Even if the Sentinel ICBM system were eventually built out to all of its proposed 450 silos and 400 deployed missiles, not one of these missiles would actually need a LANL-produced pit, ever. Existing W87-0/Mark 21 warheads are adequate in every way, both qualitatively and quantitatively, for this missile. (Less-accurate W78/Mark 12A warheads, made in the 1979-1982 period, are also available, if provisions were made.) By the time the pits in the more-modern W87-0 warheads (built in the 1986-1988 period) begin to "age out," LANL pit production capability will have already itself aged out; NNSA pegs the lifetime of PF-4 as ending at roughly 2045 (see "Risks for Sustainment of PF-4 at LANL, Report to Congress," Nov 2020).

3. In other news...

  • Physics Today has a good article on pit production and related matters ("US nuclear agency struggles with production and costs," David Kramer, May 1 2024). (The magazine's graphics department adapted this graph of historical warhead spending from us, omitting the sources we provided. It should be said that in that graph, future-year estimates are from the FY25 budget request and are unrealistically low -- grossly so.)
    As noted above (but not quite clear in this article), the estimated start-up costs at the two pit sites are now roughly comparable.
    As an aside, it is obvious from context that the proposed sea-launched cruise missile (SLCM-N) warhead will not come with a new pit.
  • Also on April 10, a former long-time LANL public relations staff member and former Los Alamos County Council member published an op-ed expressing concern over the LANL's transition to an industrial plutonium site ("LANL's transition should concern community," James Rickman, Santa Fe New Mexican, Apr 10, 2024). Rickman's experience and long history of public service in the Los Alamos community make his views more weighty than average. An article Rickman refers to in his op ed is (or should be) eye-opening: "Driver Charged With Possession Of Drugs And Stolen Firearm Following LAPD Response To Reckless Driving Report," Maire O'Neill, Los Alamos Reporter, March 29, 2024. This isn't the first, and won't be the last, report of gun violence and the widespread drug culture in northern New Mexico affecting LANL.

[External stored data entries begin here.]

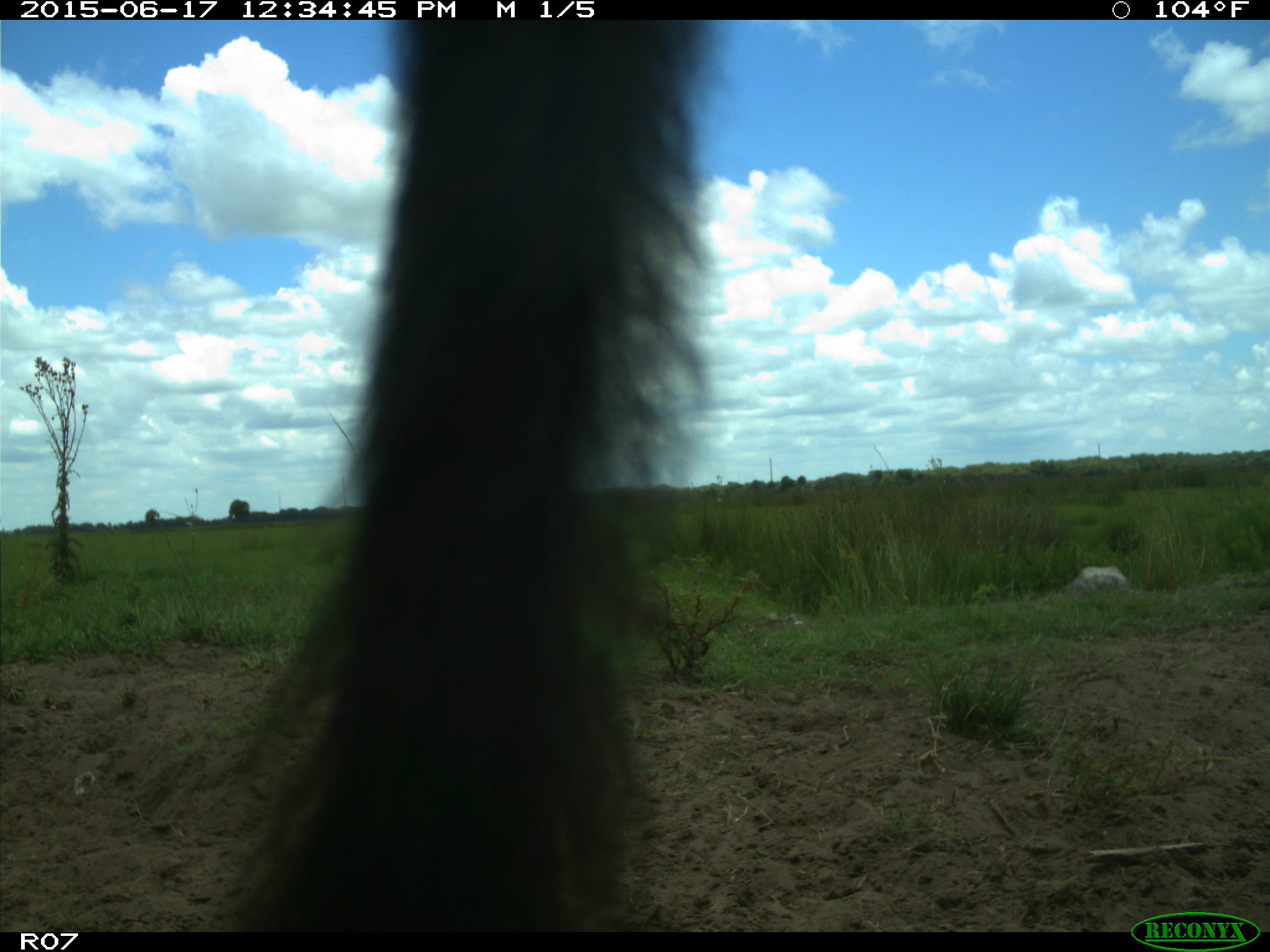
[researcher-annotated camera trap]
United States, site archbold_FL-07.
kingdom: Animalia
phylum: Chordata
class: Mammalia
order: Artiodactyla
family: Bovidae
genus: Bos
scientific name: Bos taurus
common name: domestic cow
Bos taurus (domestic cow).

  • Lastly, our recent petition for a Writ of Mandamus that orders the City of Santa Fe to provide its correspondence with LANL during 2023 and most of January 2024 was the subject of a recent article in the Santa Fe New Mexican ("Anti-nuclear group sues Santa Fe for slow records response," Scott Wyland, May 6, 2024). LANL has said, as has NNSA, and as have some city councilors privately, that NNSA is looking at a possible new "minicampus" in or near Santa Fe. This is different, and more than, the three buildings NNSA currently leases in Santa Fe. Pit production may require moving more functions to new locations "off the hill." Please see the further explanation provided in the comment posted along with the article. The cost of any new campus(es) -- a pit-related cost -- is not known or included in any of the above analysis.